Appellant filed a motion to set aside the order granting the temporary injunction on August 11, 1988, which the trial court denied on September 12, 1988. Appellant attempted .to perfect an appeal from that order by filing an untimely appeal bond with this court on October 11, 1988. That appeal, numbered 14-88-0884 was dismissed by this court for want of jurisdiction.

Appellant filed a second motion to set aside the temporary injunction on October 27, 1988. The trial court denied the motion on November 14, 1988. Appellant perfected this appeal within twenty (20) days of that order on November 22, 1988.

Appellant’s brief asks this court to review the May 2, 1988 grant of the temporary injunction. An appeal of such an order must conform to the requirements for accelerated appeals outlined in Rule 42. Those requirements are a prerequisite to invoking this court’s jurisdiction. Since appellant did not perfect an appeal from that order within twenty days of its signing, we are without jurisdiction to review that order. Tober v. Turner of Texas, 668 S.W.2d 831, 833-34 (Tex.App.—Austin 1984, no writ); Marshall v. Good Times, Inc., 537 S.W.2d 536, 537 (Tex.App.—Fort Worth 1976, writ dism’d). We must presume the record as a whole supports the trial court’s decision to grant the temporary injunction. We will not look to the portion of the record concerning the hearings on the motion to grant the injunction to ascertain if the evidence supports that decision. State v. Friedmann, 572 S.W.2d 373, 375 (Tex.App.—Corpus Christi 1978, writ ref’d n.r.e.) (citing Marshall, 537 S.W.2d 536).

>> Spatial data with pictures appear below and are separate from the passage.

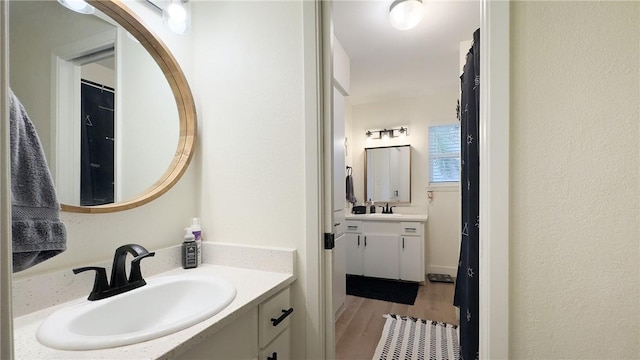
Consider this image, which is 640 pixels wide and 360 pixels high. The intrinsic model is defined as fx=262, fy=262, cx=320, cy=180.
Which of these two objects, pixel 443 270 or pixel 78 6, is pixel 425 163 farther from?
pixel 78 6

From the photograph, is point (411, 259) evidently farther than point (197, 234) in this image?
Yes

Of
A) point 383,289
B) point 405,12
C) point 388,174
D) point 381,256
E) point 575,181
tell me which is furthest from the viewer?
point 388,174

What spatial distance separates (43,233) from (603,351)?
4.89 feet

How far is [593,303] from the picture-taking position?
0.79 m

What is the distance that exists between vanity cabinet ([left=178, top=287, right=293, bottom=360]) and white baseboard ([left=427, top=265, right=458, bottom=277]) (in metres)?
2.91

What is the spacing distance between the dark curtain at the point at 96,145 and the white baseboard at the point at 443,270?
3.52 metres

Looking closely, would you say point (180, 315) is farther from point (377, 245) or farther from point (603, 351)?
point (377, 245)

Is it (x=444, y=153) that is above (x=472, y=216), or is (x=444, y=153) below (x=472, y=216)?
above

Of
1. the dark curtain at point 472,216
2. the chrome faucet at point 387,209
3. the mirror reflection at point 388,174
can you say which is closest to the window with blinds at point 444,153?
the mirror reflection at point 388,174

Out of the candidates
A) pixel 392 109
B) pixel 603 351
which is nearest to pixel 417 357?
pixel 603 351

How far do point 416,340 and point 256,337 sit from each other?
61.5 inches

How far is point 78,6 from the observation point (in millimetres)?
949

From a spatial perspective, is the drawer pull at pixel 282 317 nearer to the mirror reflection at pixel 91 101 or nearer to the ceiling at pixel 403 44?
the mirror reflection at pixel 91 101

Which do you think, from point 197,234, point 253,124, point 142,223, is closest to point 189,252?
point 197,234
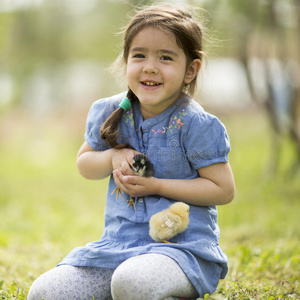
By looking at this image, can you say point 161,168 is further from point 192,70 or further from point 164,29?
point 164,29

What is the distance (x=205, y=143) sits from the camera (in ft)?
7.77

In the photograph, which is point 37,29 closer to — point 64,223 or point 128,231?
point 64,223

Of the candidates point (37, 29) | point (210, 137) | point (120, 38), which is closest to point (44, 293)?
point (210, 137)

Appellant’s motion to set aside was essentially a motion to dissolve the temporary injunction. Denial of such a motion is an appealable interlocutory order. Tex.Civ. Prac. & Rem.Code § 51.014 (Vernon Supp. 1989). Since appellant has perfected an appeal from the November 14, 1988, order denying its motion, this court has jurisdiction to review that order even though we may not consider the initial grant of the injunction. Tober, 668 S.W.2d at 834.

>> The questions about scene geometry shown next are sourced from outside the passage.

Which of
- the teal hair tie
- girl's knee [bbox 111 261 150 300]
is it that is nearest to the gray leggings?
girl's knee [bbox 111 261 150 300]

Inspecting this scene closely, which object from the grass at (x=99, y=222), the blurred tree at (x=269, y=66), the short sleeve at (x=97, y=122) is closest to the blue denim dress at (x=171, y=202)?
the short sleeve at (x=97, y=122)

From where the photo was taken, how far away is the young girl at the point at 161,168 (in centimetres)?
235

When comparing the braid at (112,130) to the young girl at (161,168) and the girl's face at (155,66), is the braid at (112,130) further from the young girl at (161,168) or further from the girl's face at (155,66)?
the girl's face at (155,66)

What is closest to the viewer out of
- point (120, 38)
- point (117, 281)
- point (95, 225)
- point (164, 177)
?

Accordingly, appellee’s motion to dismiss, which was taken with the case, is overruled.'

The determination of whether to dissolve a temporary injunction lies within the sound discretion of the trial court. On appeal, our review is limited to the narrow question of whether the trial court abused its discretion in denying the motion to dissolve. Appellant has the burden to establish an abuse of discretion. Tober, 668 S.W.2d at 834; Marshall, 537 S.W.2d at 538. Appellant has failed to meet that burden.

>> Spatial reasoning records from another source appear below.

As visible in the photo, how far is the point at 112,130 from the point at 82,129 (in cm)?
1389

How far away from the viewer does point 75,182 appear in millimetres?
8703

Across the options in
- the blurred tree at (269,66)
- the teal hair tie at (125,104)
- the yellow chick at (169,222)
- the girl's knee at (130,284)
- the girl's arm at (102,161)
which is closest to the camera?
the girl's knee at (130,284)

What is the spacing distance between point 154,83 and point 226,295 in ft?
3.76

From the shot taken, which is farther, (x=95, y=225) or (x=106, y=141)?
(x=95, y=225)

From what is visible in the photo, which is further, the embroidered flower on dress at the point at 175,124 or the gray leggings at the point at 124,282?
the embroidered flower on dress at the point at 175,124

Appellant asked the court to rule on its motion without an oral hearing. The motion, like appellant’s brief on appeal, raised issues only concerning the propriety of the initial grant of the temporary injunction. Appellant presented no new evidence for the trial court’s consideration. That court has no duty, upon filing of a motion to dissolve, to reconsider the grant of the injunction where the motion does not allege fundamental error or changed conditions. The trial court cannot be held to have abused its discretion by refusing to alter its prior decision in the absence of any new evidence Tober, 668 S.W.2d at 835.

Appellant’s sole point of error is overruled.

The decision of the trial court is affirmed.